_READING TEXT_.
"I don't see the logic of rejecting data just because they seem incredible."
- Fred Hoyle

Rules of optimization
Monday, July 2, 2018 | Permalink

So I tweeted a thing that got retweeted, liked and commented on a bit more than my usual stuff, so I thought I should expand a bit on my thoughts on it.

Rules of optimization:
1) Design for performance from day 1
2) Profile often
3) Be vigilant on performance regressions
4) Understand the data
5) Understand the HW
6) Help the compiler
7) Verify your assumptions
Performance is everyone's responsibilityhttps://t.co/CwwJffnHGz

— Emil Persson (@_Humus_) June 27, 2018


Basically Programming Wisdom (which btw often is a great sources for actual programming wisdom) posted a quote that basically suggested more or less that there’s never a good time to think about performance. Even experts should defer it until later! This is way worse advice than your usual “premature optimization is the root of all evil” tirade. The premature optimization at least addresses something that can be a bit of a problem, i.e. that programmers go ahead and obfuscate code in order to make it faster, without even looking at whether the code had any performance problem to begin with or verifying that the new code actually is any faster, and in the process of doing this introducing bugs and reducing readability. Yes, that’s a real problem and poor engineering practice. And that’s what Knuth was going on about in that quote. But the often omitted continuation is equally important: “Yet we should not pass up our opportunities in that critical 3%." Basically what he was saying is that you should profile your code first, see where your bottlenecks are, and then work to optimize those parts. That’s good advice and I agree.

But I would go a step further than Knuth’s famous quote. If you work in an environment where you have a decent performance culture, you may in fact be able to just fire up the profiler, find your top 3% functions (or top 3% shaders), optimize those and have a shippable product. But if performance work has been neglected for most of the product development cycle, chances are that when you finally fire up the profiler it’ll be a uniformly slow mess with deep systemic issues. Fixing your top 3% function may only lead to a minor observable performance gain, or none at all. You may find that your product won’t be able to reach a shippable state without large scale redesign, delays, budget overrun or cutting features. You don’t want to put your entire team on a 6 months crunch to salvage a fundamentally broken product when you had hoped a small performance push would suffice.

_DATA_.

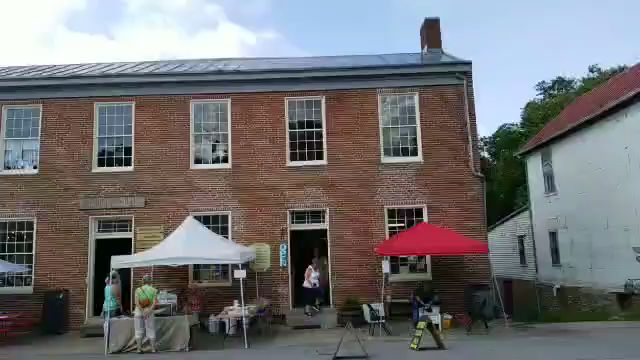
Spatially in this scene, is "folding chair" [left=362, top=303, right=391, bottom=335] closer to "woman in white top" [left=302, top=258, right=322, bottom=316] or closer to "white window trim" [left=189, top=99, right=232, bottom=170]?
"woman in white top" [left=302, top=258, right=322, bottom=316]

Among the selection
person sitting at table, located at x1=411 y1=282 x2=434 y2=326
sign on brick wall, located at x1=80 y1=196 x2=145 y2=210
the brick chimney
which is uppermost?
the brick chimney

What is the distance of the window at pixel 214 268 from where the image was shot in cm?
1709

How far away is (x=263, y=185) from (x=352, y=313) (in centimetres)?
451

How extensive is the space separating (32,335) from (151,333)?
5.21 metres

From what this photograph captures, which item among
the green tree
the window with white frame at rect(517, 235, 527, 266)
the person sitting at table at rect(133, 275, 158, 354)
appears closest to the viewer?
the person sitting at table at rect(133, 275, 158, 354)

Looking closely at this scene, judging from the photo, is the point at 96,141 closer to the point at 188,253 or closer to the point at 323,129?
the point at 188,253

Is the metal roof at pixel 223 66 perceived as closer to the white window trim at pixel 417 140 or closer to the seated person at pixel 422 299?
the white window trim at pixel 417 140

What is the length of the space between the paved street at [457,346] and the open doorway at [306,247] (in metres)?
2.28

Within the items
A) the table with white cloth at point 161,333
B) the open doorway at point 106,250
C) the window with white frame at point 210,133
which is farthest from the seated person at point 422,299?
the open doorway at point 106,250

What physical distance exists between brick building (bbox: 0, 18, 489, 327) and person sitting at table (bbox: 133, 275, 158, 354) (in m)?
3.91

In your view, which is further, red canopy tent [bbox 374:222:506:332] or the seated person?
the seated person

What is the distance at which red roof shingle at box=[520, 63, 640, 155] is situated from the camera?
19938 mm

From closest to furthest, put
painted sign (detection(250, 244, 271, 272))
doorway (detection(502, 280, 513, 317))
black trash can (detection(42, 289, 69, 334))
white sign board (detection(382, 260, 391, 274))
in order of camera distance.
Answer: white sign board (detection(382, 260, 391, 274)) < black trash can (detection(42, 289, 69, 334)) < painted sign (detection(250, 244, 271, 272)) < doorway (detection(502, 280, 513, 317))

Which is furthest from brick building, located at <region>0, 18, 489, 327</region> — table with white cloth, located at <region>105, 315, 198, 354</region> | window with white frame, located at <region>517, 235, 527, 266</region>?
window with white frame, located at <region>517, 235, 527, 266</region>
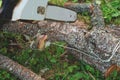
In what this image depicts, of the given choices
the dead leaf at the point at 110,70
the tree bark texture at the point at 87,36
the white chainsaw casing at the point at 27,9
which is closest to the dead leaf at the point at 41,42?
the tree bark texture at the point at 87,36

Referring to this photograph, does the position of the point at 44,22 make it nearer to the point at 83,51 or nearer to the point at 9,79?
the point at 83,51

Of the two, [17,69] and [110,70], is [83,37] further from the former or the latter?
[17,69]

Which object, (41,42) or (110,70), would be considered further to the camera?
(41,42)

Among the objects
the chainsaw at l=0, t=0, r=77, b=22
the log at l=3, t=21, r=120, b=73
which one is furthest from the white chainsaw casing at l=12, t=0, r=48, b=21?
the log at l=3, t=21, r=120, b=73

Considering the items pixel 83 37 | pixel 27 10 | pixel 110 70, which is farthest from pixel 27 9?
* * *
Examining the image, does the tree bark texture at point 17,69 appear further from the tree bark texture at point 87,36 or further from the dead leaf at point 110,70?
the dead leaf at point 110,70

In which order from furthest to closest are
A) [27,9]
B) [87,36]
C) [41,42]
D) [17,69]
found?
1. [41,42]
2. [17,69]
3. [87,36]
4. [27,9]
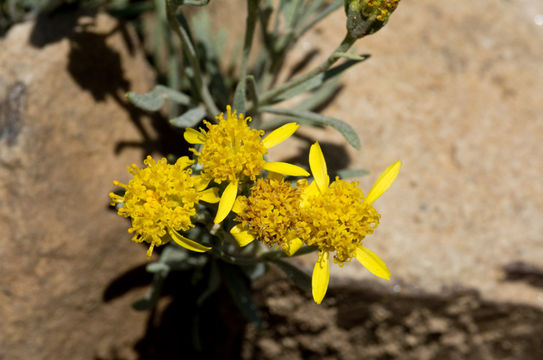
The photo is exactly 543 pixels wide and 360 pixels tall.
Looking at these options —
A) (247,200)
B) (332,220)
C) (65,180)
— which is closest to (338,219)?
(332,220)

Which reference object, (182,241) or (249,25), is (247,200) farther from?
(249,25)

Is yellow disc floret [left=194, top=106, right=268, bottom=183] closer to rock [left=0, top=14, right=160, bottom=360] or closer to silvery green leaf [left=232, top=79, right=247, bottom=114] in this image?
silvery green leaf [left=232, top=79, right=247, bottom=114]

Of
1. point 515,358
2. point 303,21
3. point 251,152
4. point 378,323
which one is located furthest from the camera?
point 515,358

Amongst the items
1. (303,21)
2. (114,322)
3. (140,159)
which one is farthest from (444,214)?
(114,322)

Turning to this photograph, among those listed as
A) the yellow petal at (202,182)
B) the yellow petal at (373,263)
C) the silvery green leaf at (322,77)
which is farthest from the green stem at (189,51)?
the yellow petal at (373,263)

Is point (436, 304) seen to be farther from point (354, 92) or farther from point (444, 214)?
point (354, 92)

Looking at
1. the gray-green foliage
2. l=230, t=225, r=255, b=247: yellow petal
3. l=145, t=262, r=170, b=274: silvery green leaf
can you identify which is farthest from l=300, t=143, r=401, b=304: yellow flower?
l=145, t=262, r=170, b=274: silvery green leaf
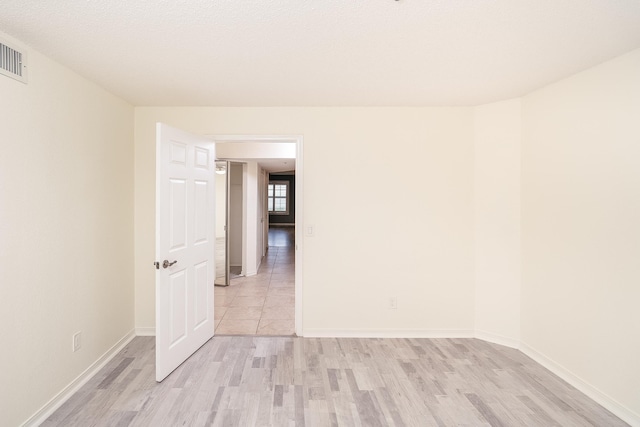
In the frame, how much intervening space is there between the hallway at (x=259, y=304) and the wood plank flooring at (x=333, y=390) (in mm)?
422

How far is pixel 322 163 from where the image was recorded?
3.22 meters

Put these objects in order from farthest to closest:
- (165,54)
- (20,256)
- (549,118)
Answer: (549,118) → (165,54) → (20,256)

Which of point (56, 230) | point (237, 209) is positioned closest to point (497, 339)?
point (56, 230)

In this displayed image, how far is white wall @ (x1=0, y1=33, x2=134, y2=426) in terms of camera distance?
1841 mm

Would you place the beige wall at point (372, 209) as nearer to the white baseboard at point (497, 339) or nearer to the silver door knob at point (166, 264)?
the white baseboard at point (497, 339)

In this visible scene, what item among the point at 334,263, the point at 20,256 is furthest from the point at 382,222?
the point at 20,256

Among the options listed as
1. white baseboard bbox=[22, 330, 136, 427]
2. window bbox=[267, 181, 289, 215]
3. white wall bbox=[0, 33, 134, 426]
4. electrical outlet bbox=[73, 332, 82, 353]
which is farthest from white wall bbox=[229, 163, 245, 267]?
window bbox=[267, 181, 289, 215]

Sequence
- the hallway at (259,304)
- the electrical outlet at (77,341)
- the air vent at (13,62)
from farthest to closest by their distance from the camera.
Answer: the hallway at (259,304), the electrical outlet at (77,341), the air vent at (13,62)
...
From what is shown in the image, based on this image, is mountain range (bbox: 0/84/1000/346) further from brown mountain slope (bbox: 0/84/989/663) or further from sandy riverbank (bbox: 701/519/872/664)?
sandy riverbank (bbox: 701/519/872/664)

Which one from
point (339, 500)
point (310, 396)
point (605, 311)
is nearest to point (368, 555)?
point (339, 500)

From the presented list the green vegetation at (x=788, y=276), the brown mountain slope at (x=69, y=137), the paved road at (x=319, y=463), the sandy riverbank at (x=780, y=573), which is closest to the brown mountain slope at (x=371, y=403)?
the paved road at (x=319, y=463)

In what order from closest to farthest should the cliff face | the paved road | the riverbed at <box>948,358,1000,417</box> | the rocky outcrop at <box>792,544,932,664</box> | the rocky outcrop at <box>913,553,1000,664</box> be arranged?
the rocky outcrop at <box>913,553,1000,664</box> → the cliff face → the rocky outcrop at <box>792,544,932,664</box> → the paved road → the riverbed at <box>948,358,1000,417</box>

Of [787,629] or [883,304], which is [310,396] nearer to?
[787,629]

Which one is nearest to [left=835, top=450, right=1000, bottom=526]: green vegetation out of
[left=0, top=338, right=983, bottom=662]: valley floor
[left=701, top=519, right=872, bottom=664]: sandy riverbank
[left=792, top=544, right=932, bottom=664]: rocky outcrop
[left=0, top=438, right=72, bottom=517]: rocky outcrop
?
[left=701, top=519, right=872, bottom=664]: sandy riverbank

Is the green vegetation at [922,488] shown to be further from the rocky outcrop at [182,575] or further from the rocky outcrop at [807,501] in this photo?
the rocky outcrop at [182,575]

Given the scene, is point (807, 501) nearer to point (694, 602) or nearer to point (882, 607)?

_PROBLEM_.
Write out, word for word, everything in the optimization post from "- Fred Hoyle" down to "thoughts on it.". Rely only on the optimization post; the records have no part in this.

_SOLUTION FOR THIS EXERCISE_.
- Fred Hoyle

Rules of optimization
Monday, July 2, 2018 | Permalink

So I tweeted a thing that got retweeted, liked and commented on a bit more than my usual stuff, so I thought I should expand a bit on my thoughts on it.